» **EXERCISE DETAILS**: Transcribe every line of the records verbatim.

» **SUPPLIED RECORDS**:
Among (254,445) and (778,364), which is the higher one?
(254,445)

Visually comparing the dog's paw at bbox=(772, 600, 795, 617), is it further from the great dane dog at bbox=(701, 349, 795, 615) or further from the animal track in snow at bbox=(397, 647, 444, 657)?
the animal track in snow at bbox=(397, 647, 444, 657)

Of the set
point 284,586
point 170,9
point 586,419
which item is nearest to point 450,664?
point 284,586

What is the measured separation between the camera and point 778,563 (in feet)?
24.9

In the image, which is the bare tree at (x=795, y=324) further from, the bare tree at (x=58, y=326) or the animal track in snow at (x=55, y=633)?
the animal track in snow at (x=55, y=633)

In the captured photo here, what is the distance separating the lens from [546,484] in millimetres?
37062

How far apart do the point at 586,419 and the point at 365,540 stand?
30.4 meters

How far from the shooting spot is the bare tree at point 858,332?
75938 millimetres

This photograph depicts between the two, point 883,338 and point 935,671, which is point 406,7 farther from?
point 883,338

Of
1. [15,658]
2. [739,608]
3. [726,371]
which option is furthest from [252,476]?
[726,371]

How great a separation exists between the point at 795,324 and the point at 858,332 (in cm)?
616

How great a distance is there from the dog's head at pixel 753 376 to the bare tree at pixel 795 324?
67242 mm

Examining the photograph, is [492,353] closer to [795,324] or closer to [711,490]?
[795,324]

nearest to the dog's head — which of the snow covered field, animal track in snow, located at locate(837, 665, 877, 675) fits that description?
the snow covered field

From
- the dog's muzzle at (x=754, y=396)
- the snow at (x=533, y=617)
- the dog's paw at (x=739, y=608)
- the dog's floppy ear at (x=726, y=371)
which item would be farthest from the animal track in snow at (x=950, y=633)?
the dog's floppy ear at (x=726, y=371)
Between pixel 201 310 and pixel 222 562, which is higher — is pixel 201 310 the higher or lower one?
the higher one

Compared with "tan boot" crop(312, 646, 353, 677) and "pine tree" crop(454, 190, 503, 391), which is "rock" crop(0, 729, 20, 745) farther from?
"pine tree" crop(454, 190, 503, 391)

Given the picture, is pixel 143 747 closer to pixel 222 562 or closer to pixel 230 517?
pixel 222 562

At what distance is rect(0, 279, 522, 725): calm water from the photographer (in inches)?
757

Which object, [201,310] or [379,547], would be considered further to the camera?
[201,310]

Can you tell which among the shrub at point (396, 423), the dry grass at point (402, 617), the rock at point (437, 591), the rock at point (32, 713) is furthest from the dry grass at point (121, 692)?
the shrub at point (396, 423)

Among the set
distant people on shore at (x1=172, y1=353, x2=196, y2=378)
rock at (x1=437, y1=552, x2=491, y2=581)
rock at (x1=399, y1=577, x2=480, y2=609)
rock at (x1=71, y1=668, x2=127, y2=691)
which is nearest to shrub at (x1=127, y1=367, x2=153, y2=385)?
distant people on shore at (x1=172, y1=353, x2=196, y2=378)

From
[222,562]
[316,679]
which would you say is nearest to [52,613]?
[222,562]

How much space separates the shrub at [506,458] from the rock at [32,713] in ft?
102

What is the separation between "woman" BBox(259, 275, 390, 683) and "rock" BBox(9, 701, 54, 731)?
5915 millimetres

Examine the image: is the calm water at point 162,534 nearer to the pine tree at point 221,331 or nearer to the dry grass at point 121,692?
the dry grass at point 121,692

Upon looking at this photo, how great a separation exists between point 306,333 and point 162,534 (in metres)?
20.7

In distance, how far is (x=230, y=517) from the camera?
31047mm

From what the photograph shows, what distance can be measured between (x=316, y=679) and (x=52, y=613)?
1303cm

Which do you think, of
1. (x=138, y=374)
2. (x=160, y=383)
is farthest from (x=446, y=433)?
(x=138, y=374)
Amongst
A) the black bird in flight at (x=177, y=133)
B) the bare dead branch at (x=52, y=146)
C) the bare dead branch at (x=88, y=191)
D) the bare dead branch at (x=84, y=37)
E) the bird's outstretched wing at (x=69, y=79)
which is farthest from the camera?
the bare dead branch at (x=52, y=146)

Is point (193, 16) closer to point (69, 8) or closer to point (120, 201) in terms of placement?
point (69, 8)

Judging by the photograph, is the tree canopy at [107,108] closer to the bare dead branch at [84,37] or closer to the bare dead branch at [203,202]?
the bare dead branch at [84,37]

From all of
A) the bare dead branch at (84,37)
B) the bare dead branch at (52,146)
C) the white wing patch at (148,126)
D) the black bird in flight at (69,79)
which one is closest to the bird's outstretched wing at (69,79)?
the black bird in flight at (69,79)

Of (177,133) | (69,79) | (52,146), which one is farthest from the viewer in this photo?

» **WRITTEN RESPONSE**:
Among (254,445) and (778,364), which is the higher one?
(254,445)

Visually comparing the dog's paw at bbox=(772, 600, 795, 617), is it further from the great dane dog at bbox=(701, 349, 795, 615) or further from the animal track in snow at bbox=(397, 647, 444, 657)?
the animal track in snow at bbox=(397, 647, 444, 657)

Of the set
point 284,586
point 170,9
point 586,419
which item is nearest to point 450,664?
point 284,586

What is the measured separation between the camera and point 778,563 (in feet)?
24.9

In the image, which is the bare tree at (x=795, y=324) further from, the bare tree at (x=58, y=326) or the animal track in snow at (x=55, y=633)?
the animal track in snow at (x=55, y=633)

In the captured photo here, what is the distance separating the lens from [546,484] in millimetres?
37062

How far apart do the point at 586,419 and the point at 365,540 stand?
30.4 meters

How far from the shooting spot is the bare tree at point 858,332?
75938 millimetres

This photograph depicts between the two, point 883,338 and point 935,671, which is point 406,7 farther from?
point 883,338

Of
1. [15,658]
2. [739,608]
3. [726,371]
which option is furthest from [252,476]?
[726,371]

How great a separation exists between the point at 795,324 and the point at 858,332 (in cm)?
616

How great a distance is there from the dog's head at pixel 753 376 to the bare tree at pixel 795 324?
67242 mm

Examining the photograph, is [492,353] closer to [795,324] or closer to [711,490]?
[795,324]

nearest to the dog's head — which of the snow covered field, animal track in snow, located at locate(837, 665, 877, 675) fits that description?
the snow covered field

From
- the dog's muzzle at (x=754, y=396)
- the snow at (x=533, y=617)
- the dog's paw at (x=739, y=608)
- the dog's floppy ear at (x=726, y=371)
which item would be farthest from the animal track in snow at (x=950, y=633)?
the dog's floppy ear at (x=726, y=371)
Between pixel 201 310 and pixel 222 562, which is higher — is pixel 201 310 the higher or lower one?
the higher one

Compared with "tan boot" crop(312, 646, 353, 677) and "pine tree" crop(454, 190, 503, 391), which is "rock" crop(0, 729, 20, 745) farther from?
"pine tree" crop(454, 190, 503, 391)

Given the picture, is pixel 143 747 closer to pixel 222 562 or closer to pixel 230 517?
pixel 222 562

At what distance is rect(0, 279, 522, 725): calm water from the photographer (in inches)?
757

Which object, [201,310] or [379,547], would be considered further to the camera?
[201,310]

Can you tell which among the shrub at point (396, 423), the dry grass at point (402, 617), the rock at point (437, 591), the rock at point (32, 713) is furthest from the dry grass at point (121, 692)?
the shrub at point (396, 423)

Among the set
distant people on shore at (x1=172, y1=353, x2=196, y2=378)
rock at (x1=437, y1=552, x2=491, y2=581)
rock at (x1=399, y1=577, x2=480, y2=609)
rock at (x1=71, y1=668, x2=127, y2=691)
which is nearest to shrub at (x1=127, y1=367, x2=153, y2=385)?
distant people on shore at (x1=172, y1=353, x2=196, y2=378)

From
[222,562]
[316,679]
which would you say is nearest to [52,613]?
[222,562]

How much space separates the shrub at [506,458] from the rock at [32,713] in ft?
102

What is the separation between "woman" BBox(259, 275, 390, 683) and "rock" BBox(9, 701, 54, 731)?
5915 millimetres

Examine the image: is the calm water at point 162,534 nearer to the pine tree at point 221,331 or nearer to the dry grass at point 121,692?
the dry grass at point 121,692

Upon looking at this photo, how great a separation exists between point 306,333 and point 162,534 (in metres)?
20.7

In distance, how far is (x=230, y=517) from the camera?
31047mm

From what the photograph shows, what distance can be measured between (x=316, y=679) and (x=52, y=613)?
1303cm

Which do you think, of
1. (x=138, y=374)
2. (x=160, y=383)
is farthest from (x=446, y=433)?
(x=138, y=374)
Amongst
A) the black bird in flight at (x=177, y=133)
B) the bare dead branch at (x=52, y=146)
C) the bare dead branch at (x=88, y=191)
D) the bare dead branch at (x=84, y=37)
E) the bird's outstretched wing at (x=69, y=79)
which is farthest from the camera?
the bare dead branch at (x=52, y=146)

Is point (193, 16) closer to point (69, 8) or closer to point (120, 201) in terms of placement?
point (69, 8)

Judging by the photograph, is the tree canopy at [107,108] closer to the bare dead branch at [84,37] or closer to the bare dead branch at [203,202]?
the bare dead branch at [84,37]

From all of
A) the bare dead branch at (84,37)
B) the bare dead branch at (52,146)
C) the white wing patch at (148,126)
D) the black bird in flight at (69,79)
which one is closest to the bird's outstretched wing at (69,79)?
the black bird in flight at (69,79)

Of (177,133) | (69,79) | (52,146), which one is farthest from the viewer in this photo?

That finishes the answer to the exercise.